En Francia era tiempo de cosecha. Los cuervos habían iniciado sus vuelos de rutina. Las semillas atestaban los graneros, ya no era necesarios los espanta pájaros, pocas veces servían para alejar las hordas que sobrevolaban los campos de cosecha.
La lluvia se llevaría los malos momentos para Ross. El trabajo, el de toda una vida se resumía en vender los granos.
Francisco su marido que padecía de constantes pesadillas, solía levantarse por las noches y regresar con las primeras horas del alba.
Su cuerpo empapado en sudores fríos, pegoteado con los restos de la grava de la campiña era, depositado en la cama, que Ross sacudía de las sábanas y limpiaba con esmero al día siguiente.
Ross, decidida a saber de los paseos nocturnos de su marido, despertó aquella noche. Miró el reflejo de las manecillas del reloj sobre la pared y contó cada "tic" como si fuera esos segundos interminables.
Entró en la pequeña pradera gramínea de intensos verdes oscuros, que siempre deslumbra con ese resplandor del cielo cayendo en velo con sus boreales luces lejanas.
Arrodillado, en el círculo, su marido graznaba.
De algún lugar aparecieron, sigilosos miles de alas oscuras, agitaban sus picos.
Ross intentó mirar, pero sus ojos habían desaparecido.
La comarca de los sin ojos, porque así fue llamada años después de que el gobierno investigara la ceguera repentina de sus habitantes y los cientos de niños que nacieron sin este sentido.

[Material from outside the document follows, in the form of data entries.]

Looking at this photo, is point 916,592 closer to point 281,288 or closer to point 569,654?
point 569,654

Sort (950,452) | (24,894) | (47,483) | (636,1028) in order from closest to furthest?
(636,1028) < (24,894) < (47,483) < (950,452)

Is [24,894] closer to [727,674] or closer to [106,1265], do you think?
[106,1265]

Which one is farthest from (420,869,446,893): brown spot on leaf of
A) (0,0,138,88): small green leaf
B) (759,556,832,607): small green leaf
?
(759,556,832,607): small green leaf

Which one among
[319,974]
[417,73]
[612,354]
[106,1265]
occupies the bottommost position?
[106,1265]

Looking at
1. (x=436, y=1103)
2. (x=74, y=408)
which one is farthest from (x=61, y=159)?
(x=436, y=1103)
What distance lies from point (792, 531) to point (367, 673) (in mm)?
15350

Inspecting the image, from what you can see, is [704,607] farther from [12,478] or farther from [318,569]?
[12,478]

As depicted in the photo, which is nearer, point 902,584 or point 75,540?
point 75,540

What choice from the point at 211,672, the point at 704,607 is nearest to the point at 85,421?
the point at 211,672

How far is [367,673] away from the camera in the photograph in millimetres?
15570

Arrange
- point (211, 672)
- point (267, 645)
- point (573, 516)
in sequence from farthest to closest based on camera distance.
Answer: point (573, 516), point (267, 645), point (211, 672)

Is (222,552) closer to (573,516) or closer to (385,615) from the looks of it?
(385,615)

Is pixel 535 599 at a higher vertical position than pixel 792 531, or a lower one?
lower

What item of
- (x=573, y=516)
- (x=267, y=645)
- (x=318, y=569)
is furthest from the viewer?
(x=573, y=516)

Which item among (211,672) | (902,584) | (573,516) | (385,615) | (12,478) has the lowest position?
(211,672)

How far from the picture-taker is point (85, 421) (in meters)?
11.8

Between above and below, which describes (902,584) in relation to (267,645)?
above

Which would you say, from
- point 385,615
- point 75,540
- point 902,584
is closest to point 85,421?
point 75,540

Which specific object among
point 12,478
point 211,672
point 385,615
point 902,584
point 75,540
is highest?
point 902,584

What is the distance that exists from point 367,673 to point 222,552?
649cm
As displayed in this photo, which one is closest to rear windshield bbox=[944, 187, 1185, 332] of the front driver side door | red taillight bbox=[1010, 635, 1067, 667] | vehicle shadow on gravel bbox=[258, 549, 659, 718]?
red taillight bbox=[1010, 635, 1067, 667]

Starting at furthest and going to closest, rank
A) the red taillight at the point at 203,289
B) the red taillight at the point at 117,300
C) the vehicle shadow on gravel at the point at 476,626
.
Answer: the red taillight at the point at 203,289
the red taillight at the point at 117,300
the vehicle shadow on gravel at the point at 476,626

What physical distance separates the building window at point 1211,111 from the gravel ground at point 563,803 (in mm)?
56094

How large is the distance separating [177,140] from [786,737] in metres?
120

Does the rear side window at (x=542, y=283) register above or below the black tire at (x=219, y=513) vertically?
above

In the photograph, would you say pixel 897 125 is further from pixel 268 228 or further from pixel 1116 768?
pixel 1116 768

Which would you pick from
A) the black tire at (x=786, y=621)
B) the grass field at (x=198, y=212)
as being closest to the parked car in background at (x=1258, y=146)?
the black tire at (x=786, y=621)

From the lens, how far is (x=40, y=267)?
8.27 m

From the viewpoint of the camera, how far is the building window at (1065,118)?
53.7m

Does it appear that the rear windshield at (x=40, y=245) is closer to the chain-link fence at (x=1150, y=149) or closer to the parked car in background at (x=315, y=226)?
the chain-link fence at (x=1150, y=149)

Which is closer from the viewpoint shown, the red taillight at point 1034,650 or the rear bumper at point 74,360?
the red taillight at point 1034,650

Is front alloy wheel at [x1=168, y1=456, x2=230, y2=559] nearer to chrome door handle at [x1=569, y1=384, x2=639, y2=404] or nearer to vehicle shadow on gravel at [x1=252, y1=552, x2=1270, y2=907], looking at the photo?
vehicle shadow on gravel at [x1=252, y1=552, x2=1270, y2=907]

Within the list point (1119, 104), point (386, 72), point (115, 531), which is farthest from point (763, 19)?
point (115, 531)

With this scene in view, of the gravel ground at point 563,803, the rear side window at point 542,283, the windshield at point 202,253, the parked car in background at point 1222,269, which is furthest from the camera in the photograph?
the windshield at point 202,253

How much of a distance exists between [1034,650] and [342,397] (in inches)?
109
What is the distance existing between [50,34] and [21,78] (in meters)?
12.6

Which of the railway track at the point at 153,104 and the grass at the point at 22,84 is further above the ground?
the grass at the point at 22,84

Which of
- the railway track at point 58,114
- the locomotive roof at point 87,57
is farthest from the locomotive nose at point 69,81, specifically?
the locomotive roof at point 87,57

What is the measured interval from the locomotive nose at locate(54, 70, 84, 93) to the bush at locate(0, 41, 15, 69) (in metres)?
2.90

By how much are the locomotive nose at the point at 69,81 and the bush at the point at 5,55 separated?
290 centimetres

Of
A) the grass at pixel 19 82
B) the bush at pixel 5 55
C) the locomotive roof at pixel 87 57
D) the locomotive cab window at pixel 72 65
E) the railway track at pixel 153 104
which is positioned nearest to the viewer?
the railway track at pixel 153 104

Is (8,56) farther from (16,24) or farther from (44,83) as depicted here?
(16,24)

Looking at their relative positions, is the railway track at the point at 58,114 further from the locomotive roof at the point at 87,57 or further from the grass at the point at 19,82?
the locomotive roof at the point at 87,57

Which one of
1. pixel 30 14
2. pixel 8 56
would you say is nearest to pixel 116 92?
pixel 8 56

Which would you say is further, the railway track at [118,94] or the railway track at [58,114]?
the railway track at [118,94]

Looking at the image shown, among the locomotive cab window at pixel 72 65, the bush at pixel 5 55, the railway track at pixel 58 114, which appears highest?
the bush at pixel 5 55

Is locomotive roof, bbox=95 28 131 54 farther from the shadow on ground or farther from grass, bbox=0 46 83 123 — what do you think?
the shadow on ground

Pasado algunos años. Nadie se quejaba de no tener esa capacidad natural, ya que Francisco los guiaba por el buen camino de la producción.
Un cuervo siempre vigilante observaba del campanario de la vieja iglesia, de vez en cuando advertía a Francisco la presencia de extraños visitantes que al apagarse las luces del poniente perderían sus ojos para siempre.
El cuervo regresaría al campanario y un graznido agudo anunciaba el fin de la jornada.
HERNÁN ALEJANDRO LUNA FRINGES 02 de abril de 2012.